Texte retenu:
_ _ _ _ _ _ _

Crions, c'est le jour du fracas - Héloïse Guay de Bellissen

Crions, c'est le jour du fracas - Héloïse Guay de Bellissen

Présentation
1861: une centaine de garçons sont envoyés à la colonie pénitentiaire de l'île du Levant, bagne privé pour mineurs au large d'Hyères. Coupés du reste du monde, les "colons", délinquants, orphelins, enfants des rues, sont broyés par une discipline de fer.
1866: une révolte s'achève par la mort de treize d'entre eux lors d'un incendie.
130 ans plus tard, à l'époque de Kurt Cobain et des Pixies, à quelques encablures de là, une bande d'adolescents qui peinent à trouver leur place dans le monde se préparent à un destin tragique. Comment, à l'adolescence, se rebeller contre son sort sans s'autodétruire ?

Avis
Comment associer cette photo datant de 1900 avec ce titre, cri d'une révolte? Il n'est jamais bon de regarder derrière soi mais l'autrice l'a fait pendant le confinement, pour se remémorer son adolescence et le bons moments passés avec sa bande de copains. Elle se remémore notamment ce jour où suite à une blague, deux de ses amis se retrouvent en cours d'histoire pendant le reste de la bande sèche les cours. Ils reviennent avec l'histoire d'un bagne pour mineurs non loin d'eux sur l'île du Levant où une révolte a eu lieu en 1866 et pendant laquelle treize enfants ont trouvé la mort.
L'idée de départ était plutôt bonne, donner à ces enfants délinquants ou orphelins, une éducation et leur apprendre un métier lié à la terre. Sauf que confier leur surveillance à des gardiens " jeunes, et tous illettrés" n'était peut-être pas la meilleure chose à faire: " ce qu'ils savent faire, c'est fermer des portes, administrer des punitions, et être parfaitement idiots. Ils appliquent sans réfléchir une discipline militaire. Le juge reste persuadé qu'ils ont d'autres fonctions, celles qui se greffent toujours quand la bêtise et le pouvoir sont dans la même main."

_ _ _ _ _ _ _

Tâches:
1. Recopiez à l'identique le passage du texte retenu qui commence par « Présentation » et se poursuit jusqu'à « sans s'autodétruire ? ».
2. Pour chaque affirmation, indiquez par oui ou non si elle concorde avec le texte retenu, puis citez mot pour mot les termes du texte qui tranchent : (a) la révolte de 1866 s'est terminée par la mort de treize colons dans un incendie ; (b) les gardiens du bagne étaient tous instruits ; (c) la colonie pénitentiaire de l'île du Levant était un bagne public pour adultes.
Les enregistrements forment un matériau indépendant du texte retenu.

[Enregistrements du jeu de données]
_ _ _ _ _ _ _

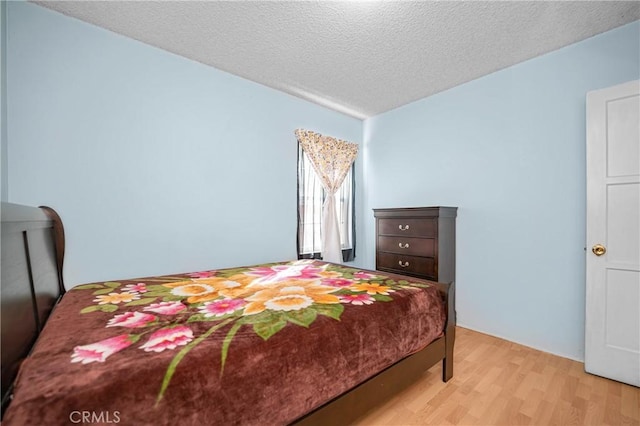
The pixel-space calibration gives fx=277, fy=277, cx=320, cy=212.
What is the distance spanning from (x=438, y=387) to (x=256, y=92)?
3.05 m

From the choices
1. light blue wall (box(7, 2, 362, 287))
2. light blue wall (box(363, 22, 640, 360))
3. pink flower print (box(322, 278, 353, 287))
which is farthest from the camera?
light blue wall (box(363, 22, 640, 360))

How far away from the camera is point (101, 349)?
36.3 inches

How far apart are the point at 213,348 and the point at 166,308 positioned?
0.54 metres

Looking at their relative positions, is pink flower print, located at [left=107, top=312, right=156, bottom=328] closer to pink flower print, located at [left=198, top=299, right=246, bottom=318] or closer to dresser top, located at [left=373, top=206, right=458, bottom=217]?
pink flower print, located at [left=198, top=299, right=246, bottom=318]

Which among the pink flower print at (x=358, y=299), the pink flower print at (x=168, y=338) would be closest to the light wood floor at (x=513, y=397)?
the pink flower print at (x=358, y=299)

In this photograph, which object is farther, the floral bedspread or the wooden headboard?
the wooden headboard

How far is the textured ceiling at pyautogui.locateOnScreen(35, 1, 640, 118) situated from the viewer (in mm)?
1871

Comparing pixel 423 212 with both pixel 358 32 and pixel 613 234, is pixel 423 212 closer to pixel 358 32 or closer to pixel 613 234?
pixel 613 234

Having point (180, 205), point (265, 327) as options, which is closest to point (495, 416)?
point (265, 327)

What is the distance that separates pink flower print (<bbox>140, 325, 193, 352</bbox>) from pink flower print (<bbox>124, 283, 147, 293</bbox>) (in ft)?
2.46

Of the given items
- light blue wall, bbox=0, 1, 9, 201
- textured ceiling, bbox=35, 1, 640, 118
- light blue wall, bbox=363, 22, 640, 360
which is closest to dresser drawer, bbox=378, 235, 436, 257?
light blue wall, bbox=363, 22, 640, 360

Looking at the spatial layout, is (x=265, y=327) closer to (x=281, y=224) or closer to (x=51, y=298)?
(x=51, y=298)

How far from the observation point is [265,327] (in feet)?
3.73

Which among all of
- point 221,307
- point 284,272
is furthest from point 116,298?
point 284,272
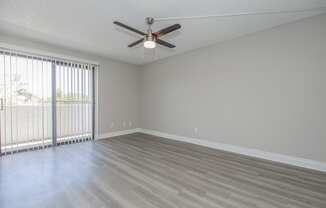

_ _ _ _ _ _ _

Réponses par tâche:
1.
Présentation
1861: une centaine de garçons sont envoyés à la colonie pénitentiaire de l'île du Levant, bagne privé pour mineurs au large d'Hyères. Coupés du reste du monde, les "colons", délinquants, orphelins, enfants des rues, sont broyés par une discipline de fer.
1866: une révolte s'achève par la mort de treize d'entre eux lors d'un incendie.
130 ans plus tard, à l'époque de Kurt Cobain et des Pixies, à quelques encablures de là, une bande d'adolescents qui peinent à trouver leur place dans le monde se préparent à un destin tragique. Comment, à l'adolescence, se rebeller contre son sort sans s'autodétruire ?

2.
(a) Oui : « une révolte s'achève par la mort de treize d'entre eux lors d'un incendie ».
(b) Non : « jeunes, et tous illettrés ».
(c) Non : « bagne privé pour mineurs ».